The steps that they should have followed were – obtain a subpoena for the names, and addresses of account holders that they had conclusive evidence of infringement.
With these account holder details, they must determine if the copyright infringement activities are civil in nature, or criminal, or both. The criminal offence is the path they should take.
With the correct evidence, they should indeed file criminal proceedings against the account holder, which should cause an evidence gathering process to occur, a raid of the account holders premises should suffice.
With this evidence, they then need to gather the information relevant, and prosecute, and if successful, rinse and repeat.
There’s two immediately obvious reasons why they targetted iiNet and none of the 3 other ISPs:
– iiNet’s email trails, and specific written statement that they would not be taking any action regardless of evidence presented. AFACT saw this as an oppourtunity, they saw more value in it then was present.

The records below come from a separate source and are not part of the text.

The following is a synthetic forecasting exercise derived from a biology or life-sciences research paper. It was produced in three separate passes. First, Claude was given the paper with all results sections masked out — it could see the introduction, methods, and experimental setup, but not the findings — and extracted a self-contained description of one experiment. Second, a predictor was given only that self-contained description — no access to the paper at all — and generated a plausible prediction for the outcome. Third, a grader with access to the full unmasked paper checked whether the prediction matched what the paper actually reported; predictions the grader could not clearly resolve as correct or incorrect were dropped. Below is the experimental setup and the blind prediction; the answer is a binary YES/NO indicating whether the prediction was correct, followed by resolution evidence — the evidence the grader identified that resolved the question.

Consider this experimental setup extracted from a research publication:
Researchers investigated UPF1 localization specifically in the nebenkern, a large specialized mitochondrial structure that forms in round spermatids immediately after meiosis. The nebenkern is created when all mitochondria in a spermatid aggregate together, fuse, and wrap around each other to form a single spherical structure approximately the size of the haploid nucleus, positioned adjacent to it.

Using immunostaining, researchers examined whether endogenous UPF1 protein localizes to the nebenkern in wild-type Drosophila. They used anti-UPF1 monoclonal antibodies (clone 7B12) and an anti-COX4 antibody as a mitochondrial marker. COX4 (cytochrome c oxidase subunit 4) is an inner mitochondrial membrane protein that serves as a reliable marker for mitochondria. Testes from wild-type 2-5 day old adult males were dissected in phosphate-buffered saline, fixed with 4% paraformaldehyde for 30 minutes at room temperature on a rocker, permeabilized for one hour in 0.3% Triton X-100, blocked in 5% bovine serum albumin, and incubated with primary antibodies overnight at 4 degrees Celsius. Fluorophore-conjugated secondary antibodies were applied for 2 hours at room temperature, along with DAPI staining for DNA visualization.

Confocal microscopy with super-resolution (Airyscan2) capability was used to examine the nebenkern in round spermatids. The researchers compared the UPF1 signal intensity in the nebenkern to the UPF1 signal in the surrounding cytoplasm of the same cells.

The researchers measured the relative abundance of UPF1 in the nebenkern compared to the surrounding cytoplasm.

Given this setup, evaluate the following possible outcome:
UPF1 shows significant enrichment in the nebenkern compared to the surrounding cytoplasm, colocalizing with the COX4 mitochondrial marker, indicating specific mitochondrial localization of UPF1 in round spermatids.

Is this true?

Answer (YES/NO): NO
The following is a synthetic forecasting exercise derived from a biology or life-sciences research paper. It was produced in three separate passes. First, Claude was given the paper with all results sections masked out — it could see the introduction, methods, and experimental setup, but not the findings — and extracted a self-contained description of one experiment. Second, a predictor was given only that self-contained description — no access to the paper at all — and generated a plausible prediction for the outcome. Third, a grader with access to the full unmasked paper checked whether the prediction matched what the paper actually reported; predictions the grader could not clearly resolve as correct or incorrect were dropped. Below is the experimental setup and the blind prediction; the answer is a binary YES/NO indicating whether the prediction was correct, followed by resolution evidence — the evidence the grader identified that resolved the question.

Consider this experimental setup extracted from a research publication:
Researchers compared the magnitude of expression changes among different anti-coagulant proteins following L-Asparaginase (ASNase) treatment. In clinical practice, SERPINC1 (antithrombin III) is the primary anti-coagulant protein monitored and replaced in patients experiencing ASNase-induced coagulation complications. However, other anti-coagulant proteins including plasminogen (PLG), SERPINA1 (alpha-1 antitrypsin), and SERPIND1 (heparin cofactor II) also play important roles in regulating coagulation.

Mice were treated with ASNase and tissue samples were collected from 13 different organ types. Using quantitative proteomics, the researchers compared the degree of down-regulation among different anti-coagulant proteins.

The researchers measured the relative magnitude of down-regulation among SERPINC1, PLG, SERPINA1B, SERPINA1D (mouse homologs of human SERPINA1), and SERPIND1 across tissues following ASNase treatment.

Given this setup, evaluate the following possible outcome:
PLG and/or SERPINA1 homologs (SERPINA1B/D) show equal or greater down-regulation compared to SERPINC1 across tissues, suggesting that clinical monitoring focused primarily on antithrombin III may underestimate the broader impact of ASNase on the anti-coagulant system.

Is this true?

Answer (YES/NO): YES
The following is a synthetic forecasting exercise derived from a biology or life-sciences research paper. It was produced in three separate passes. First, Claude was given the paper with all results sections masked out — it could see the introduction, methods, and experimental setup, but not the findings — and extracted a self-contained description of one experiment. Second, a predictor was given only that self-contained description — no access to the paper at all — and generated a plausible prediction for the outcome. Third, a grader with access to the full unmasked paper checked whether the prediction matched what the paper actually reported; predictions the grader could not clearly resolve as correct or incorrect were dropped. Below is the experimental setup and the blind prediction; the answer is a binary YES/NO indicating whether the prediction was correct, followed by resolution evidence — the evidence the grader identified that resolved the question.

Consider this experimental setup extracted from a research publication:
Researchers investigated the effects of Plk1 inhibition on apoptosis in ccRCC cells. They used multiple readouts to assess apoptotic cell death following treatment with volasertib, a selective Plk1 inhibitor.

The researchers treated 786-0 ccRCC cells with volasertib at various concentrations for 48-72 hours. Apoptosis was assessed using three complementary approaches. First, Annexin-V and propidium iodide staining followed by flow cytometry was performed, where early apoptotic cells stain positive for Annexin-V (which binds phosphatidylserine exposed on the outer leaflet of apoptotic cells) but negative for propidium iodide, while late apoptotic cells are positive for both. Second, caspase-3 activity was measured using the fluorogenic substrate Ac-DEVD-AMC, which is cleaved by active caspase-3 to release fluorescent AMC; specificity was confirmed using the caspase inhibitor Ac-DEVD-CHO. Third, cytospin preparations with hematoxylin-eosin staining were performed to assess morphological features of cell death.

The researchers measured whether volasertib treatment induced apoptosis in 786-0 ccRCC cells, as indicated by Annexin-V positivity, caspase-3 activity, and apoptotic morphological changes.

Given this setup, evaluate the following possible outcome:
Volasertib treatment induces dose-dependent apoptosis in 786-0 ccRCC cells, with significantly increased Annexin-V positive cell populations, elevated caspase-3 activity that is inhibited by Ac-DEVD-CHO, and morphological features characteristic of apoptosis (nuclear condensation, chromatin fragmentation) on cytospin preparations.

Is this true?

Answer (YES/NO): NO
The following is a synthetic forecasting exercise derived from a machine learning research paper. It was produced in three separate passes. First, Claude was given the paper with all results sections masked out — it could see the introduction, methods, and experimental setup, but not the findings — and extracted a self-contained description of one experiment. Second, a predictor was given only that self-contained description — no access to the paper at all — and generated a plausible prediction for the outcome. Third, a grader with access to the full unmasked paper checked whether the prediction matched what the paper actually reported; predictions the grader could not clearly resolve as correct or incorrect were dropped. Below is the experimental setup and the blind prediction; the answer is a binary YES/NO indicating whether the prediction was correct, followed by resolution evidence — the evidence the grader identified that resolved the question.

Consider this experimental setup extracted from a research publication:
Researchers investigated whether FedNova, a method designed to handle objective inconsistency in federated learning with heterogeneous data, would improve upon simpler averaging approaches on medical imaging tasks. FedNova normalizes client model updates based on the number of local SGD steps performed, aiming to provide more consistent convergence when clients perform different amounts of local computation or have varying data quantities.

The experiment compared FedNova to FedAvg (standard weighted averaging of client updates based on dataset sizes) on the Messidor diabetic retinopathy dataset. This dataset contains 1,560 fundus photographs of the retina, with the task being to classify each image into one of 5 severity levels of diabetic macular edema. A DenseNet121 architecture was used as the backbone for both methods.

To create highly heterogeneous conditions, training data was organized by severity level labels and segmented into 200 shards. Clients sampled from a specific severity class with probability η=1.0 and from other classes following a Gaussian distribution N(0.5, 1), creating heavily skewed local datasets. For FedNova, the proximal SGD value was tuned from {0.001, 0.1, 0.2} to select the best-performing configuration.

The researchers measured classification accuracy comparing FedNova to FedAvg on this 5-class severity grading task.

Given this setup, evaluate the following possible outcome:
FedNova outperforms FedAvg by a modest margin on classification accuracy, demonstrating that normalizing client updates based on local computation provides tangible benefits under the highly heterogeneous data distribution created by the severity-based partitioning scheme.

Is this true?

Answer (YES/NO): NO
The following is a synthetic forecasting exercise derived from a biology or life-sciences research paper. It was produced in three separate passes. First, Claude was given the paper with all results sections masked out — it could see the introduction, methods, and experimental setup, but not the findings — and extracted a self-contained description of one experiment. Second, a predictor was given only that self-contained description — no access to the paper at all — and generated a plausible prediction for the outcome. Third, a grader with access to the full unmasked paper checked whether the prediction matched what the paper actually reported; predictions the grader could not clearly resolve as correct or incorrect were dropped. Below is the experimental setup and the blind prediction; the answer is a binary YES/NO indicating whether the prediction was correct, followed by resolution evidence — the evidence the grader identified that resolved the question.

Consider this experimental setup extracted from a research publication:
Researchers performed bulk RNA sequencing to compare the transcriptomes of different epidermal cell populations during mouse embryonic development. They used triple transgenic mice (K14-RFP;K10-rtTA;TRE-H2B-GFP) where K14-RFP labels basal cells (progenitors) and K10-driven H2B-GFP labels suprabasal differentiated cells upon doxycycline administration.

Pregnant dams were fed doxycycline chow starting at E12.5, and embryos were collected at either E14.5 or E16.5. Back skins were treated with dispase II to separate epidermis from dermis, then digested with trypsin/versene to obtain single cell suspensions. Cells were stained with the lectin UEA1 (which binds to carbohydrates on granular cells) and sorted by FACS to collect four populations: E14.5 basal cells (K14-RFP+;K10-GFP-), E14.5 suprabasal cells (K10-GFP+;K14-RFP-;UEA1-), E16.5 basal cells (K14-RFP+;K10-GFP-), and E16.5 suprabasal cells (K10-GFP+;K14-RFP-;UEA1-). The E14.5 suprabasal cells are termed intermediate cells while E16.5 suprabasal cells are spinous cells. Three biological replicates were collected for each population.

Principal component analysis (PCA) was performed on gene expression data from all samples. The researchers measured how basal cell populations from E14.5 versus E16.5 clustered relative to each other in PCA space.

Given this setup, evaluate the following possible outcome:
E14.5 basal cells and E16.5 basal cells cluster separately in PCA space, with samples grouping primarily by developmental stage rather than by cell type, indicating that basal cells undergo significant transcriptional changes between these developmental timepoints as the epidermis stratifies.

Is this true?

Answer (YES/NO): NO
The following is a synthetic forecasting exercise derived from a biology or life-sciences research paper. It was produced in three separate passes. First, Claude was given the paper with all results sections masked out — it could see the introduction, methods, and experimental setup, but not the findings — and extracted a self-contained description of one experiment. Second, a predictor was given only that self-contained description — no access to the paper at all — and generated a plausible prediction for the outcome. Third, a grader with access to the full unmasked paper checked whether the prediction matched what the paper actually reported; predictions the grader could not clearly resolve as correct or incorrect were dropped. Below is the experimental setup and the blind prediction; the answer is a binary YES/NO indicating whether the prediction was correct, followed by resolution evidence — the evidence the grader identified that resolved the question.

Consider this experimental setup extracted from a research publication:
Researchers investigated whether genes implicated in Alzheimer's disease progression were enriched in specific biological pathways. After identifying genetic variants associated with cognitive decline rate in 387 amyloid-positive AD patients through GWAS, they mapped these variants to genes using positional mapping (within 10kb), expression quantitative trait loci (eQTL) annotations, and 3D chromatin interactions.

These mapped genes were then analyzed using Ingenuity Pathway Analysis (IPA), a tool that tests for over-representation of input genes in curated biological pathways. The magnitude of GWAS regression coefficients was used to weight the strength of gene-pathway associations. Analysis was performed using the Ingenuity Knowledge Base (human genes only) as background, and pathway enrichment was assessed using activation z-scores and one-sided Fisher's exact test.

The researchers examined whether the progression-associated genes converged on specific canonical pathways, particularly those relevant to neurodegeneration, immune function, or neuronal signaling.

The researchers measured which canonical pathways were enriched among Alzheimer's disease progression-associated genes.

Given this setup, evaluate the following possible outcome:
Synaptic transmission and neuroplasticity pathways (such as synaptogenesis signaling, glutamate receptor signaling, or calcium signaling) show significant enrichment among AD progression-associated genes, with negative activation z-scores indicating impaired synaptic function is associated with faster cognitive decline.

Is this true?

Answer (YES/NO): NO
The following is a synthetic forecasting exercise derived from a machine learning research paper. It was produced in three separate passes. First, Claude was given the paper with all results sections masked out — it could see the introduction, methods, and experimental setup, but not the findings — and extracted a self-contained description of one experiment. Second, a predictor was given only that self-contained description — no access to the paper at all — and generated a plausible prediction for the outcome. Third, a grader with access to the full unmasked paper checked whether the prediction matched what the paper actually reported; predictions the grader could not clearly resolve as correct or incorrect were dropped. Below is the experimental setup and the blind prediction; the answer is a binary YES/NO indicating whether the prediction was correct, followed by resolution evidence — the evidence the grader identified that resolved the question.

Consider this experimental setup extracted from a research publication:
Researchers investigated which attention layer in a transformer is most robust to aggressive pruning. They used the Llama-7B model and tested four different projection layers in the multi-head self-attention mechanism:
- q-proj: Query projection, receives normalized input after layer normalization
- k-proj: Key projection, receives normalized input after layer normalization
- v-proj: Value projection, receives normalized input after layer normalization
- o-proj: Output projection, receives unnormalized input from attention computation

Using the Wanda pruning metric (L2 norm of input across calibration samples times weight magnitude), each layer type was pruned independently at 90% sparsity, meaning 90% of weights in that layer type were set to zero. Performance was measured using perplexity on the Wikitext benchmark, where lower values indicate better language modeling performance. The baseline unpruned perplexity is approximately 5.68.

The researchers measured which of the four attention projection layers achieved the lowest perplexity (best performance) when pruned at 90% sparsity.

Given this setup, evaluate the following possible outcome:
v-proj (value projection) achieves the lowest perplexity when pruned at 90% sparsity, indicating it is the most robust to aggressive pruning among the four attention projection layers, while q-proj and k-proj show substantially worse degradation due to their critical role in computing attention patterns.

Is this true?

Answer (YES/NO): NO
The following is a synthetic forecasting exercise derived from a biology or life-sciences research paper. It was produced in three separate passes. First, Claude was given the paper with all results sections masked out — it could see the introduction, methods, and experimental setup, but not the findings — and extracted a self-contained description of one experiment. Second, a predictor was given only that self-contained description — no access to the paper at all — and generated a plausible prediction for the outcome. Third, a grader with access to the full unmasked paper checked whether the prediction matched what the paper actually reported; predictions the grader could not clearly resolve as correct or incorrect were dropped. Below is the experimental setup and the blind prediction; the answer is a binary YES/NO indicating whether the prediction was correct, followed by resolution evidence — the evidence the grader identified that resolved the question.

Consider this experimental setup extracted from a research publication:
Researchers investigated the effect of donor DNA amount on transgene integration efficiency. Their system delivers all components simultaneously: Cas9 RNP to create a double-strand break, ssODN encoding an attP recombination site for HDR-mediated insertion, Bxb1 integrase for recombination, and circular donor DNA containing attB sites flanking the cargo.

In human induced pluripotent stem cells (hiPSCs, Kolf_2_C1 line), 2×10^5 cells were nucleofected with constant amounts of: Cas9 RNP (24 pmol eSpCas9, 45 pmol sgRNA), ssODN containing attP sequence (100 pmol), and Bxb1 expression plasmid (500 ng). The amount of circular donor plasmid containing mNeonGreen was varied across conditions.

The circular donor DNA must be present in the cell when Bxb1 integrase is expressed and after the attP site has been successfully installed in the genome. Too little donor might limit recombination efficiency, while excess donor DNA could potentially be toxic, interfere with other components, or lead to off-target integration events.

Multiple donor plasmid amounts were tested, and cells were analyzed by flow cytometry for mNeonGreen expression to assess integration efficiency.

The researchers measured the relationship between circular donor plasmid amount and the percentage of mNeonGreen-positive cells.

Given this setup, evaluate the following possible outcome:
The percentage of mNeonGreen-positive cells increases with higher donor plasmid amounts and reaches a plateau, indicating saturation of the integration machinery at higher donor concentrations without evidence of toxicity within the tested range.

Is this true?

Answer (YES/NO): NO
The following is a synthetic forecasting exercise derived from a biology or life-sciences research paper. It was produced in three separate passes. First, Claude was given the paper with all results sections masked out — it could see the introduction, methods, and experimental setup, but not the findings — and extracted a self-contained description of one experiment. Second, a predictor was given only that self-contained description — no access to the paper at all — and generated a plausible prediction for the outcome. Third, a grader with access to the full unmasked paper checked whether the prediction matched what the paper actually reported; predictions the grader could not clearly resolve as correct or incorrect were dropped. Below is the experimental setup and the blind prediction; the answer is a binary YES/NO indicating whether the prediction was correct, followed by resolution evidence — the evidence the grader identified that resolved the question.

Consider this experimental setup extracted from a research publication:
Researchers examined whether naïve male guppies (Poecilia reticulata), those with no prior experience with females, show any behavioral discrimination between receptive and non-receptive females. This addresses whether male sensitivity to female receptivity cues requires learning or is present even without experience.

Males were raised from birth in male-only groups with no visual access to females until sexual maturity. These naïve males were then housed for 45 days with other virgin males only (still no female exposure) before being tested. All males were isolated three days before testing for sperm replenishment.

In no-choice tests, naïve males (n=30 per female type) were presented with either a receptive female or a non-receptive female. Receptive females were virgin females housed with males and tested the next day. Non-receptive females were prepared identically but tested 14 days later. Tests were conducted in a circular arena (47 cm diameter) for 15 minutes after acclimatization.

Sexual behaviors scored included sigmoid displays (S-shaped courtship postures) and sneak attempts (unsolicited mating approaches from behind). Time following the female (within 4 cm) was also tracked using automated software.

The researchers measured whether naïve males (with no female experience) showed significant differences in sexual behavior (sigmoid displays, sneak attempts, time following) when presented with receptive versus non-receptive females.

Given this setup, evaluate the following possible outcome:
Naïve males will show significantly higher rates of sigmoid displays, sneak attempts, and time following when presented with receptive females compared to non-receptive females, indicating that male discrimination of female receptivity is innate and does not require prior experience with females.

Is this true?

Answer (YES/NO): NO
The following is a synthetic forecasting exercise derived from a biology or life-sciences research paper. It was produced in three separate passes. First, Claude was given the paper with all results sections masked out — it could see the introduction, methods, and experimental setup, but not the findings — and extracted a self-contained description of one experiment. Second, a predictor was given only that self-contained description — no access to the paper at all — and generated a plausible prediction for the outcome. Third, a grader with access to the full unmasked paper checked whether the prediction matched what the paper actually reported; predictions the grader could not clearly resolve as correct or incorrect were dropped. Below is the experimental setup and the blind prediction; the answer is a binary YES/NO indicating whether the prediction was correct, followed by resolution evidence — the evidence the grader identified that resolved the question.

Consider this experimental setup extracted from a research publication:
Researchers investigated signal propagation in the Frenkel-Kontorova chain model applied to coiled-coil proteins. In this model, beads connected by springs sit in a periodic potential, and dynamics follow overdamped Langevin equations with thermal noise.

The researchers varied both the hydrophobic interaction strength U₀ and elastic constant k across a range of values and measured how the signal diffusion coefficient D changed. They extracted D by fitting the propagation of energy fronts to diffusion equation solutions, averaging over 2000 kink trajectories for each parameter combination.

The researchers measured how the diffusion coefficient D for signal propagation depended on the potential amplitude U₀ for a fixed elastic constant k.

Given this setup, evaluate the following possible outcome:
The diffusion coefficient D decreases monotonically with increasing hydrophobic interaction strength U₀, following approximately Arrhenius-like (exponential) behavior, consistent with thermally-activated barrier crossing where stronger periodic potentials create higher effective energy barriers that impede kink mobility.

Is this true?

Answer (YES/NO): YES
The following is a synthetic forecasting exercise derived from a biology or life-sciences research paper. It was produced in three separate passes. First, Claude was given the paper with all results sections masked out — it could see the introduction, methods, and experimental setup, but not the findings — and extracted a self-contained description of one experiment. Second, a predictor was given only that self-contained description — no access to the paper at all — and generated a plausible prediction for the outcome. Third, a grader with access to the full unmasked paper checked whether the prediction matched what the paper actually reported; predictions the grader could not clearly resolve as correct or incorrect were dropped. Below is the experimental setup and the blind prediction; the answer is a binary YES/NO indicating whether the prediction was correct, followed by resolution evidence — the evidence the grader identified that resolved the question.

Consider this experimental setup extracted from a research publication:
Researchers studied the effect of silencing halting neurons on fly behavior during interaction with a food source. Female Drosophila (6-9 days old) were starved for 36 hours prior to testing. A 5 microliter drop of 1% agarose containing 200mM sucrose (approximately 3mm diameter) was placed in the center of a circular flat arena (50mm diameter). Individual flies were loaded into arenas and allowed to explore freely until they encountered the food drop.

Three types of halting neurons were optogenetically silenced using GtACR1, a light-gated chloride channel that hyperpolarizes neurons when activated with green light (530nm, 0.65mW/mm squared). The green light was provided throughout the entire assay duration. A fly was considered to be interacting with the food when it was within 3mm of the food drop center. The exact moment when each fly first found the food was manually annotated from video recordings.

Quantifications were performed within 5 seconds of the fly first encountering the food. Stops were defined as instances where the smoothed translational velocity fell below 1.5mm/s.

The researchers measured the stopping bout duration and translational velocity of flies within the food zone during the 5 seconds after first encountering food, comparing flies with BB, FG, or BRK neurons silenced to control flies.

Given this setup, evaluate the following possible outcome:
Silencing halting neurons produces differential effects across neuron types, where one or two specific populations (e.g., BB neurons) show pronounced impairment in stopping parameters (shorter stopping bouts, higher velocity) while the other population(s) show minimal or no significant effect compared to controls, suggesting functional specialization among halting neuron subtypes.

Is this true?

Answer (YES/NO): YES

– iiNet’s a big enough ISP to scare the others into submission, once a precedent is set, John Linton, Simon Hackett, would immediately cower to AFACTs demands.
In their pursuit of domination, they became blinded to reality. They still needed a strong case that would stand on it’s own merits, they did not have it.
To launch an appeal though, Justice Cowdroy’s dismissal of the calling of other technical staff would be one rightly considered, an argument used was the sending of the notices would be ‘too difficult’, this falls flat as they are in no way required by law to forward them on (AFACT have this strange perception that iiNet must) – but they could launch an appeal based on that – in the hope the lower staff of iiNet, would in some way make errors that could positively impact the judgement.
It’s one of a few avenues, I’ve only reached line 220, and there’s 400 odd to go. There’ll be other avenues in there of appeal.
It’s great that Justice Cowdroy had no issues in his findings, the technical details (protocols, BitTorrent, IP, etc) are where I initially thought this case could fall over (what Judge is distinctively competent in IT?). The explanations in his findings (the explanations) are very much satisfactory, but they do have some flaws (i.e. the verdict states iiNet DSLAM, but not mentioned is iiNet’s resale of Telstra, or iiNet’s backhaul agreements with PIPE). These are immaterial, but still – there were errors.